◆ READING PASSAGE

BEGIN

Updated FAQs on FFI Agreement Renewal

Recently, the IRS updated its FATCA frequently asked questions to include four new FAQs addressing the renewal of foreign financial institution (FFI) agreements.  The new FAQs address the requirement that financial institutions (FIs) must renew their FFI agreements by July 31, 2017, pursuant to Revenue Procedure 2017-16, to be treated as having in effect an FFI agreement as of January 1, 2017.

FAQ#8 clarifies that, generally, FATCA requires the following types of FIs to renew their FFI agreements: participating FFIs not covered by an intergovernmental agreement (IGA); reporting Model 2 FFIs; reporting Model 1 FFIs operating branches outside of Model 1 jurisdictions (other than branches treated as nonparticipating FFIs under Article 4(5) of the Model 1 IGA).  By contrast, renewal is not required for the following types of entities: reporting Model 1 FFIs that are not operating branches outside of Model 1 jurisdictions; registered deemed-compliant FFIs (regardless of location); sponsoring entities; direct reporting non-financial foreign entities (NFFEs); and trustees of trustee-documented trust.

FAQ#9 provides that entities that do not need to renew their FFI agreements do not need to take any action—and do not even need to select “No” on the “Renew FFI Agreement” link—to remain on the FFI list and retain their Global Intermediary Identification Number (GIIN).

END

◆ WORK INSTRUCTION
According to the FAQ update on FFI agreement renewal, by what date must financial institutions renew their FFI agreements to be treated as having one in effect as of January 1, 2017?

◆ EXTRACTED RECORDS
BEGIN

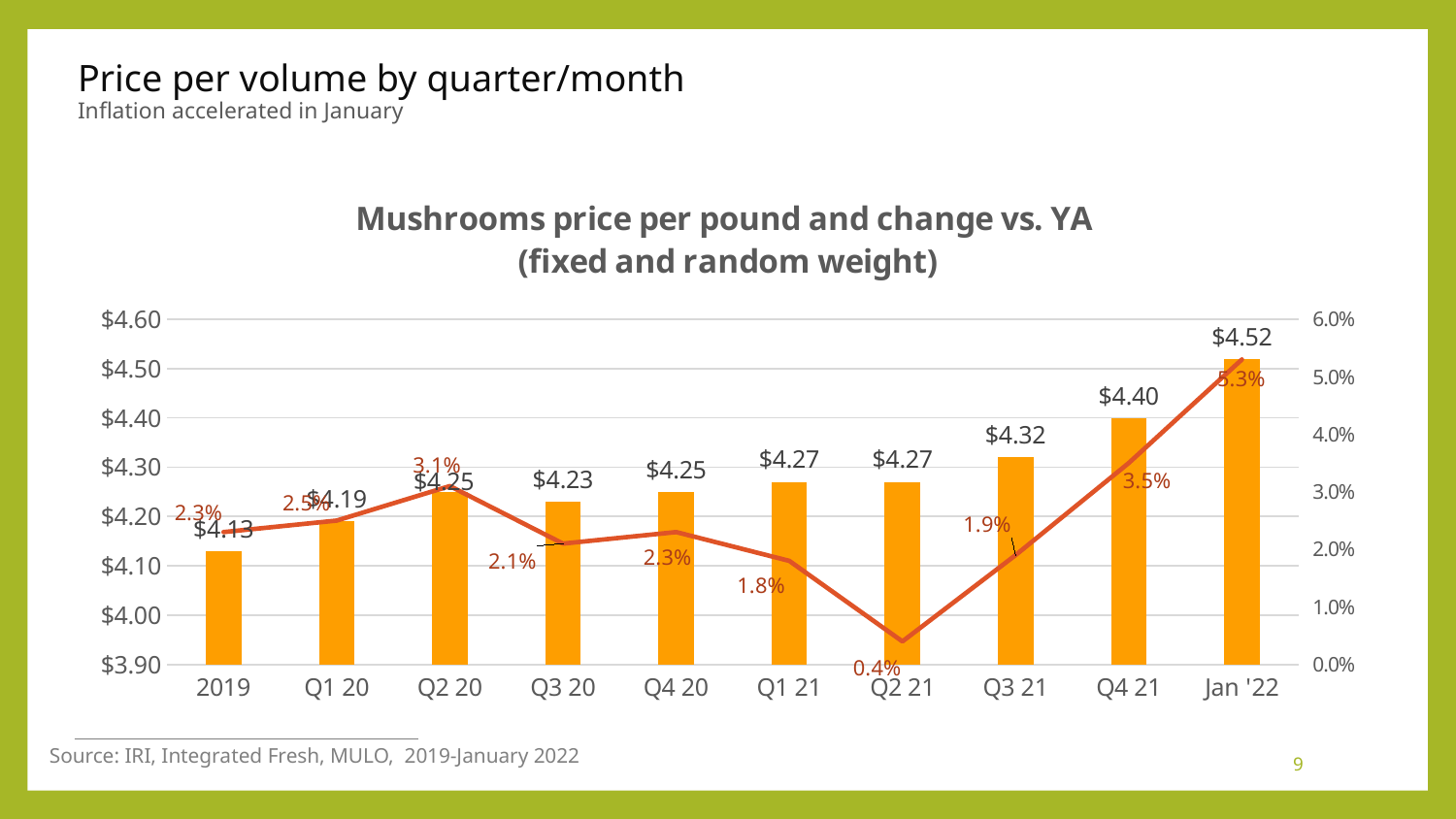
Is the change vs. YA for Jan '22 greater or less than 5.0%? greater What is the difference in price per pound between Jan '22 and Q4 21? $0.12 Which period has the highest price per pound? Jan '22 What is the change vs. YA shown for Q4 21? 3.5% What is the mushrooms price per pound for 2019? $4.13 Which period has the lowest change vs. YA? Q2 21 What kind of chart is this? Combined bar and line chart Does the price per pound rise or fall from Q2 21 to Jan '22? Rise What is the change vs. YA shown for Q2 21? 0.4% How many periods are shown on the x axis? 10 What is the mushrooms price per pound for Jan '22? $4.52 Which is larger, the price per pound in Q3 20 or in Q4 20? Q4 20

END
BEGIN

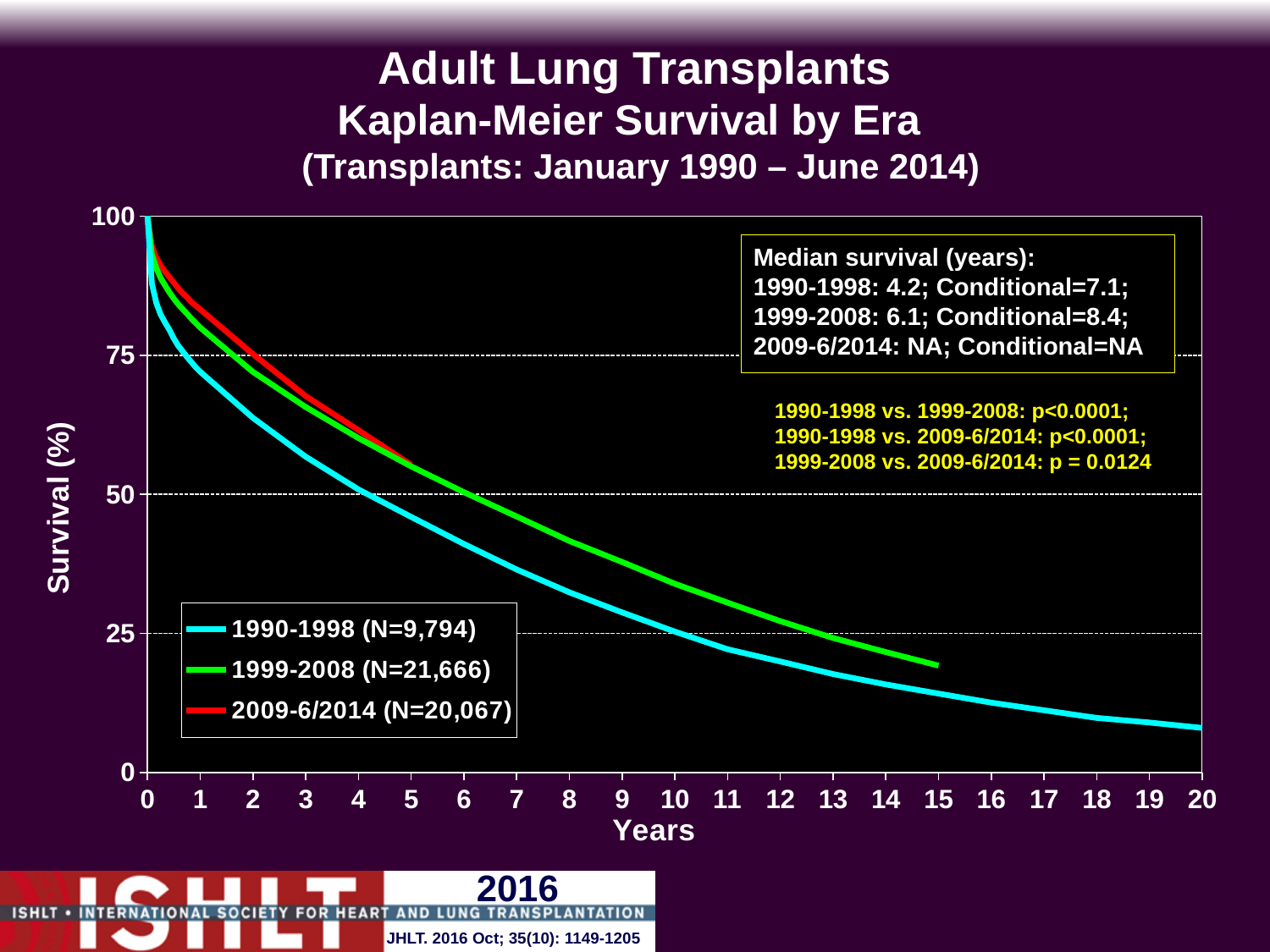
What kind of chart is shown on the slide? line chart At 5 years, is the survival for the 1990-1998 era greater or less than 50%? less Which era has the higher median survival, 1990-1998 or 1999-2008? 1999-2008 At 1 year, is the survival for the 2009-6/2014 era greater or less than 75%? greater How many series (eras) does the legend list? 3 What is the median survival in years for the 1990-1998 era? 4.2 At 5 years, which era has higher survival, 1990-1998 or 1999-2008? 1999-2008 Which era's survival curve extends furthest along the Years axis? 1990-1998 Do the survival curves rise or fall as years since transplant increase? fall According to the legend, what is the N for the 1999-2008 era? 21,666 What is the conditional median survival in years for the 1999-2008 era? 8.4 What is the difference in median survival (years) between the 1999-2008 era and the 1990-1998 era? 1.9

END

◆ THE ANSWER
By July 31, 2017.